- **Document excerpt**
______

Thanks for joining me!

What are you going to find here?

The musings of a lover of wor(l)ds.

The idea that led to the creation of this blog came during my reading of the ninth volume of the Romanian Filocalia.  Better known under its Greek name of φιλοκαλία (Ancient Greek: “love of the beautiful, the good”) or Philokalia, this is a text about finding or rather restoring meaning, about waking up from the dreariness of our day-to-day robotic existence.  As I was meandering through a forest of heavy-sweet words such as obârșieînchinat, liniștire, trezvie, I noticed that some of the words were resonating with what felt like an ancient part of myself, a part with a distinctive bittersweet aroma of spleen-laced longing, gently sprinkled with dor. The vibrating words were, without exception, old Romanian words, words that even fluent Romanian speakers rarely use nowadays.

______

- **Questions on the material**
A - List every name the blog introduction uses for the text that inspired the blog.
B - In the blog introduction, which volume of the Romanian Filocalia was being read when the idea for the blog came?
C - Extend the blog introduction past its final sentence.
The listing comes from a different source than the blog introduction.

- **Information supplied**
______

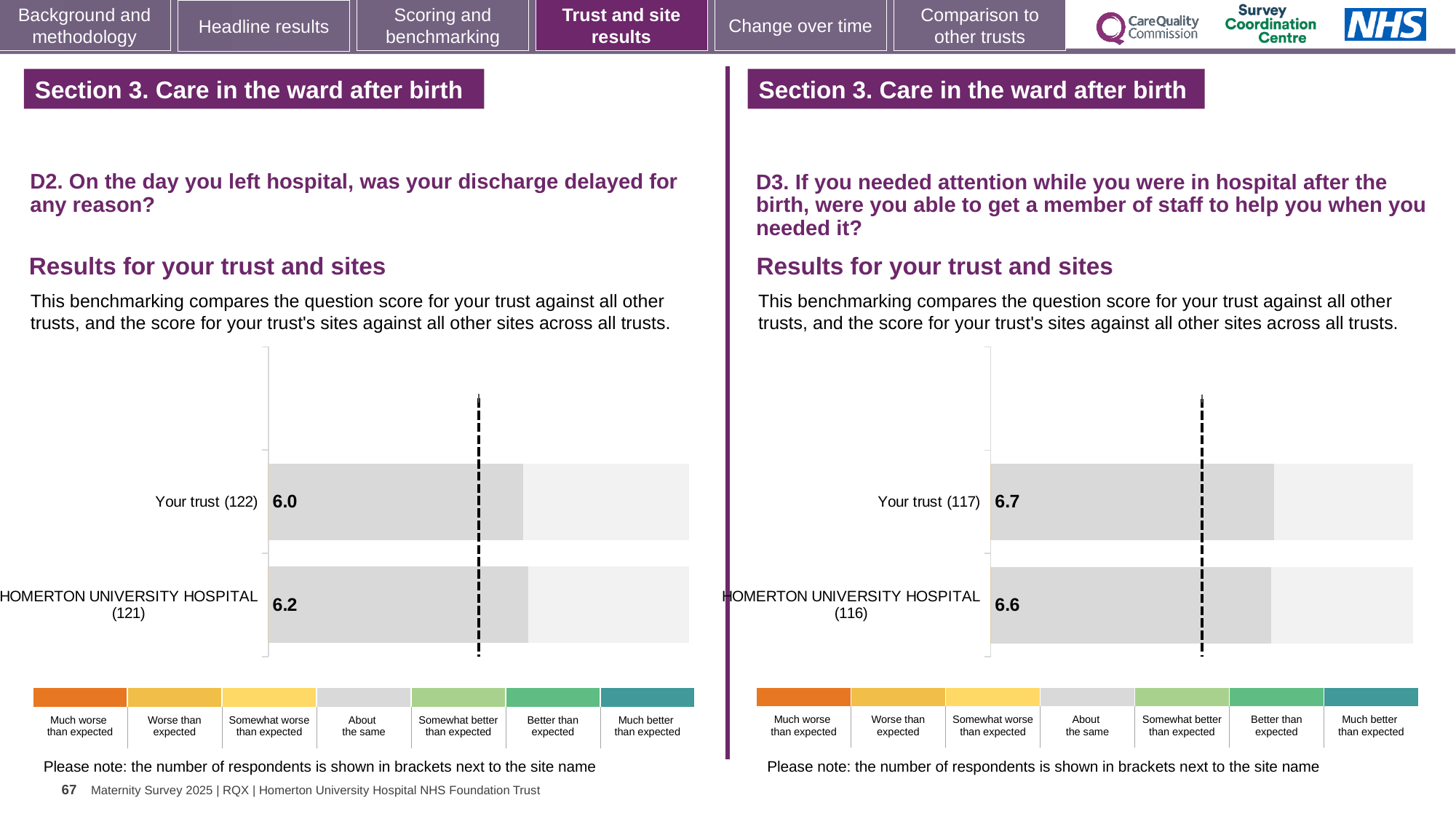
In the right chart (D3), how many respondents are shown in brackets for Your trust? 117 How many bars are plotted in the left chart (D2)? 2 In the right chart (D3, able to get a member of staff to help), what is the score for Homerton University Hospital? 6.6 In the left chart (D2), how many respondents are shown in brackets for Homerton University Hospital? 121 In the right chart (D3), which has the higher score, Your trust or Homerton University Hospital? Your trust In the left chart (D2, discharge delayed), what is the score for Your trust? 6.0 In the left chart (D2), what is the difference between the Homerton University Hospital score and the Your trust score? 0.2 What type of chart is used for the D3 results on the right? Bar chart In the left chart (D2, discharge delayed), what is the score for Homerton University Hospital? 6.2 In the right chart (D3, able to get a member of staff to help), what is the score for Your trust? 6.7 In the left chart (D2), which has the higher score, Your trust or Homerton University Hospital? Homerton University Hospital In the right chart (D3), what is the difference between the Your trust score and the Homerton University Hospital score? 0.1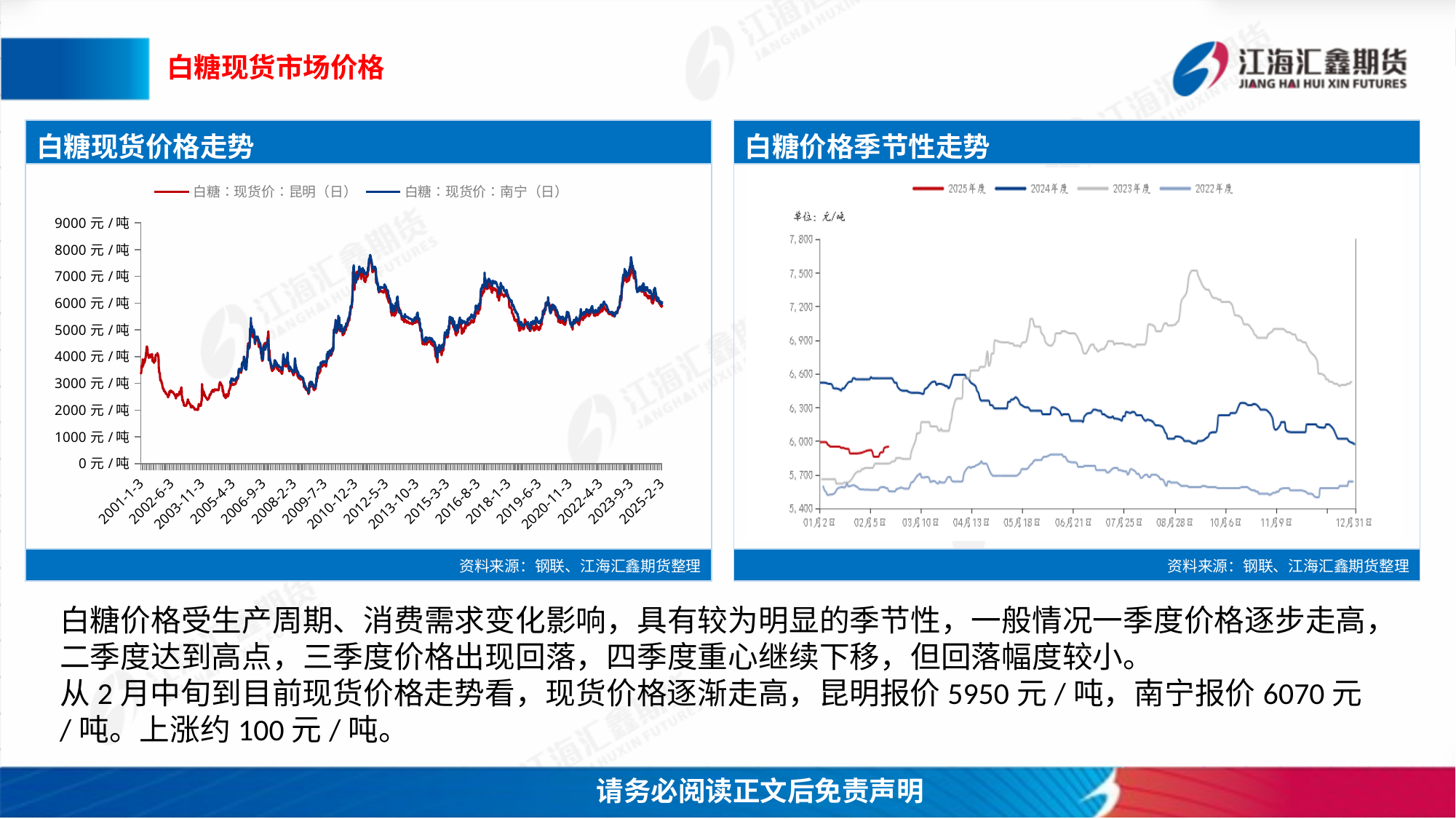
What unit is shown on the y axis of the 白糖现货价格走势 chart? 元/吨 In the 白糖价格季节性走势 chart, which year's line reaches the highest value? 2023年度 How many series does the legend of the 白糖价格季节性走势 chart list? 4 In the 白糖价格季节性走势 chart, is the 2022年度 value at 01月2日 greater or less than 6,000? less In the 白糖现货价格走势 chart, which series is drawn in red? 白糖：现货价：昆明（日） In the 白糖价格季节性走势 chart, which year's line is the lowest for most of the year? 2022年度 In the 白糖现货价格走势 chart, is the peak value around 2010-12-3 greater or less than 7000 元/吨? greater In the 白糖现货价格走势 chart, is the value around 2003-11-3 greater or less than 3000 元/吨? less What kind of chart is the 白糖现货价格走势 chart on the left? line chart In the 白糖现货价格走势 chart, do the prices rise or fall between 2003-11-3 and 2010-12-3? rise How many series does the legend of the 白糖现货价格走势 chart list? 2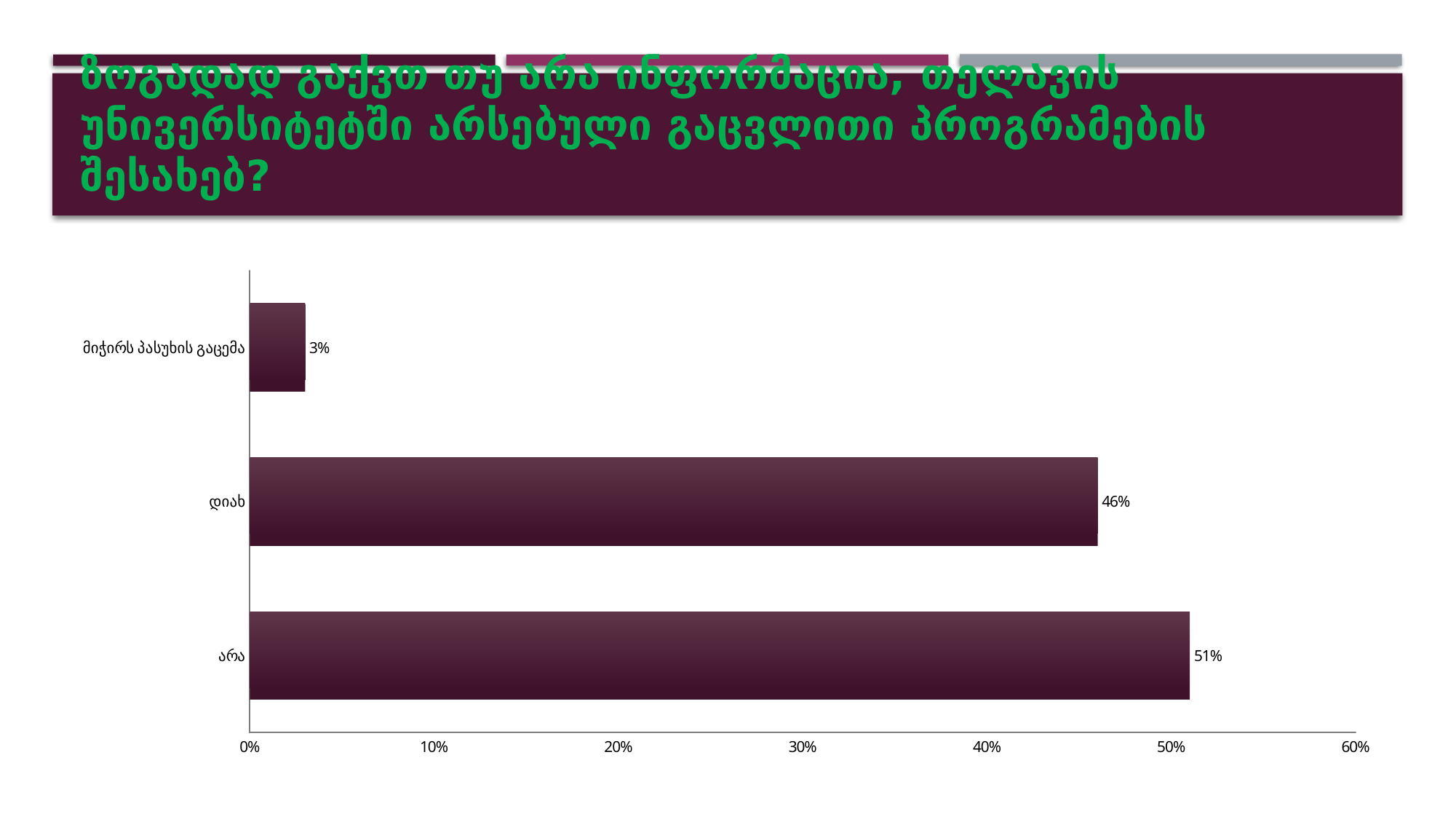
What is the highest value shown on the x axis? 60% Is the value for "დიახ" greater or less than 50%? less What is the difference between the values for "არა" and "დიახ"? 5% What is the value for "მიჭირს პასუხის გაცემა"? 3% How many categories are shown in the chart? 3 Which is larger, the value for "არა" or the value for "დიახ"? არა What is the difference between the values for "დიახ" and "მიჭირს პასუხის გაცემა"? 43% What is the value for "არა"? 51% Which category has the highest value? არა What is the value for "დიახ"? 46% What kind of chart is shown on the slide? bar chart Which category has the lowest value? მიჭირს პასუხის გაცემა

______

- **Exercise results**
A - Filocalia, φιλοκαλία, Philokalia

B - The ninth volume.

C -
And then, there was the melancholy, filling my chest like an expanding sphere of longing and unrequited love. Words usually evoke emotions through their connection to past situations. We know love through its associations with our beloved or lovers. We come to understand hate beyond its dictionary definition after we have had our share of hateful experiences. As my life experience did not include many opportunities for including or associating these old Romanian words, how could I then explain the joyful sorrow they so powerfully evoked?

Joyful sorrow, xαρμολύπη, charmolypê, as it happens, is a state marked by grace, an aspirational yet elusive goal that the Eastern Orthodox Christian monks strive to experience. It is a state that ordinary folk like myself can understand by taking time, petrecând în tăcere, in the presence of a traditional Orthodox icon or while contemplating a sleeping child or a vista of overwhelming beauty. There are other sensorial equivalents, such as a Dolceamero cup of Italian coffee.

I tried to explain this concept to my ten-year-old son. I told him that I want to share my love for words and how words provoke us to be present, awake, and feel and create a place [rather than blog or site] where people can come to better understand, learn, and partake in words. I asked him to give me a name.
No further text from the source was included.